1- Elif, Lâm, Mîm, Râ. İşte bu kâinat tüm işaretleriyle bir kitaptır. Tüm varlıktan sana sunulan o hakikatler seni vücudlandıranın hakikatleridir. Fakat insanların çoğu hakikatleri bilemiyorlar.

2- Allah O’dur ki; gördüğünüz gibi gökleri direksiz olarak yükseltendir. Sonra bütün her yerde yüceliği ile varolandır. Güneşi ve ayı düzenleyendir, bütün hepsi belirli bir sürede akar gider. Tüm varlıktaki işleyişi idare edendir. İşaretleriyle hakikatleri ayrıntılı bir halde gösterendir. Umulur ki siz, sizi vücudlandıranı anlar, Tevhid üzere olursunuz.

3- Ki O’dur yeryüzünü yayıp döşeyen, orada dağlar ve nehirler vareden, orada erkek ve dişi olmak üzere çeşit çeşit türler vareden, ürünler ortaya çıkaran, geceyi ve gündüzü oluşturan. Muhakkak işte bunlarda düşünüp araştıran kimseler için ayetler vardır.

4- Yan yana tarlalarda üzüm, ekin, hurma, birbirlerine benzeyen ve benzemeyen bahçeler vardır. Hepsi bir su ile sulanırlar. Onlarda beslenme bakımından bazısının bazısından farklı değerleri vardır. Muhakkak işte bunların içinde akleden kimseler için elbette işaretler vardır.

5- Eğer şaşkınlıksa, onlar sözleriyle bir şaşkınlıktadırlar. Biz toprak olduktan sonra yeni bir halkoluş içinde mi olacağız, derler. İşte onlar kendilerini vücudlandıranın hakikatlerini görmemezlikten gelip örtenlerdir ve işte onlar kendi cehaletlerine bağlanıp gidenlerdir ve işte onlar yakıp yıkıcı hallere sahiptirler, onlar devamlı o hallerle hareket ederler.

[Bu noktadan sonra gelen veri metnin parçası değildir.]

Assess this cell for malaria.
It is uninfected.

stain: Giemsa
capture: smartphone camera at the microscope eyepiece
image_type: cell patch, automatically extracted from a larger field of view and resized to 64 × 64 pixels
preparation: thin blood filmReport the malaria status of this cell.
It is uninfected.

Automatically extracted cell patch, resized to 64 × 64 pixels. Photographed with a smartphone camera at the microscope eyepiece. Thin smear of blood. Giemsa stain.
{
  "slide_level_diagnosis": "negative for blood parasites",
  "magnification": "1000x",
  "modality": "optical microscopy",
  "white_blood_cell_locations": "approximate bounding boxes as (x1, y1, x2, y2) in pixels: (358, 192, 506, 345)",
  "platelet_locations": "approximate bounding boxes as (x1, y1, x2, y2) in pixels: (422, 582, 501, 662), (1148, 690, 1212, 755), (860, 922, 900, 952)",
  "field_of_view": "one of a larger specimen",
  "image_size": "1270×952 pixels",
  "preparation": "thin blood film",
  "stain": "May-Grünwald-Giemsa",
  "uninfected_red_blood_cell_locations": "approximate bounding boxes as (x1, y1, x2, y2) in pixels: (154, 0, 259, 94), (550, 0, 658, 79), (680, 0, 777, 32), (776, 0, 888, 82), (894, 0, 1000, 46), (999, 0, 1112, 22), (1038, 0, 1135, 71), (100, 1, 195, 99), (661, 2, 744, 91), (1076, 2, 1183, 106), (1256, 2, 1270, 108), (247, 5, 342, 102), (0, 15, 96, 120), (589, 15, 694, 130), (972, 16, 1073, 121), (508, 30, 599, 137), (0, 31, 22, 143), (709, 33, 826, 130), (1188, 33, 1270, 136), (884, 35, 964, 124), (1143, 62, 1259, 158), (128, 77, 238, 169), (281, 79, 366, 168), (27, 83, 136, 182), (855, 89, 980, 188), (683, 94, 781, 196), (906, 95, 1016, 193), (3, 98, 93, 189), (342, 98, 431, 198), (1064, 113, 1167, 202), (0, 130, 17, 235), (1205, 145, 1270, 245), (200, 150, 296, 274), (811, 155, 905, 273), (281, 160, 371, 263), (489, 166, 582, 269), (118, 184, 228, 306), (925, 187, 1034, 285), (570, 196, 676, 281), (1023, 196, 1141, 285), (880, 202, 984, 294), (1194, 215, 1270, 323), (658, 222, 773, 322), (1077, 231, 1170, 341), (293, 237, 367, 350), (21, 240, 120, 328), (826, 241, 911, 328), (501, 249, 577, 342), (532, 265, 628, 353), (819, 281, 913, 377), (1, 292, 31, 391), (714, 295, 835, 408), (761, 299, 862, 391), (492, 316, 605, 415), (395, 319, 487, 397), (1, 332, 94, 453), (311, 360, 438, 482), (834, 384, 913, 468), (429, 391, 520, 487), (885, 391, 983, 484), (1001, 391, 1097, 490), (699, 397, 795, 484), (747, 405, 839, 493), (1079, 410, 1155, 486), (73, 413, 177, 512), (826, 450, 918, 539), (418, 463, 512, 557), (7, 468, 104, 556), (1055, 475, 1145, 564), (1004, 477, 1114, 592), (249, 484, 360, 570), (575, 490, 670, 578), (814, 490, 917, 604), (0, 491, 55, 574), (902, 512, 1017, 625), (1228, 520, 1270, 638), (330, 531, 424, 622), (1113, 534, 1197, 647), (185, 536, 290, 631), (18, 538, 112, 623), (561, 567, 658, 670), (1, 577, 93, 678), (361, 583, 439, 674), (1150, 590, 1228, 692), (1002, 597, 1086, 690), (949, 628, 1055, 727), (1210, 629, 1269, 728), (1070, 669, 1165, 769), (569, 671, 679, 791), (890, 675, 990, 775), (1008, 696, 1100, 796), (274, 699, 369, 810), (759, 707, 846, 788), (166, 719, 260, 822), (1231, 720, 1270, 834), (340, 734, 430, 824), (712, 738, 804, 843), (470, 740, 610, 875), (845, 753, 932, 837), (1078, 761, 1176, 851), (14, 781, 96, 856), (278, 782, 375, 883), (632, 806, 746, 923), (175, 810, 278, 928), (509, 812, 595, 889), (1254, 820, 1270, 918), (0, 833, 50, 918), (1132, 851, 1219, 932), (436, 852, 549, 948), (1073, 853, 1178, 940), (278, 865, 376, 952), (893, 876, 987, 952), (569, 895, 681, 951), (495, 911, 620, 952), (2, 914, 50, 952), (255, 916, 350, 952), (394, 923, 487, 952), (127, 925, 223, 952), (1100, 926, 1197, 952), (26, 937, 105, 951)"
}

6- İşte o halde olanlar; senden öncelikle güzel şeyleri isteyecekleri yerde, fenalıkları istemede acele ederler. Onlardan önce gelip geçenlerin de sıkıntıları vardı. Muhakkak ki Rabbin, zulme uğrayan insanlar için elbette mağfiret sahibidir ve muhakkak ki Rabbin, elbette zorlu müşkillerde kalanlara mağfiret eder.

7- Hakikatleri görmemezlikten gelip örtenler: Onun üzerinde Rabbinden bir işaret olsaydı ya, derler. Muhakkak ki sen hakikatleri açıklayıp uyaransın ve bütün topluluklar için yol gösterensin.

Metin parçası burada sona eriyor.